第92步 深度学习图像分割:SegNet建模_第5张图片

第92步 深度学习图像分割:SegNet建模_第6张图片

四、SegNet实战:

这里,由于Pytorch并没有SegNet预训练模型,因此只能从头搭建咯。

上代码:

(a)数据读取和数据增强

import os
import numpy as np
from skimage.io import imread
from torchvision import transforms
from torch.utils.data import DataLoader, Dataset
import torch
import torch.nn as nn
import torch.nn.functional as F
import matplotlib.pyplot as plt
from sklearn.metrics import roc_curve, auc, accuracy_score, recall_score, precision_score, f1_score


# 设置文件路径
data_folder = 'U-net-master\data_set'
train_images_folder = os.path.join(data_folder, 'train')
label_images_folder = os.path.join(data_folder, 'label')
test_images_folder = os.path.join(data_folder, 'test')

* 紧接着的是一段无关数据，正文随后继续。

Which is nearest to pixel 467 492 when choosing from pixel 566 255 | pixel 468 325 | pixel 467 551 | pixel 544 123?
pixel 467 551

train_images = sorted(os.listdir(train_images_folder))
label_images = sorted(os.listdir(label_images_folder))
test_images = sorted(os.listdir(test_images_folder))

# 定义数据集类
class CustomDataset(Dataset):
    def __init__(self, image_paths, mask_paths, transform=None):
        self.image_paths = image_paths
        self.mask_paths = mask_paths
        self.transform = transform

    def __len__(self):
        return len(self.image_paths)

    def __getitem__(self, idx):
        image = imread(self.image_paths[idx])
        mask = imread(self.mask_paths[idx])
        mask[mask == 255] = 1
        # Ensure the image has 3 channels
        if len(image.shape) == 2:
            image = np.stack((image,) * 3, axis=-1)        
        sample = {'image': image, 'mask': mask}
        if self.transform:
            sample = self.transform(sample)
        return sample

class ToTensorAndNormalize(object):
    def __init__(self, mean, std):
        self.mean = mean
        self.std = std
        
    def __call__(self, sample):
        image, mask = sample['image'], sample['mask']
        # Swap color axis
        # numpy image: H x W x C
        # torch image: C x H x W
        image = image.transpose((2, 0, 1))
        image = torch.from_numpy(image).float()
        mask = torch.from_numpy(mask).float()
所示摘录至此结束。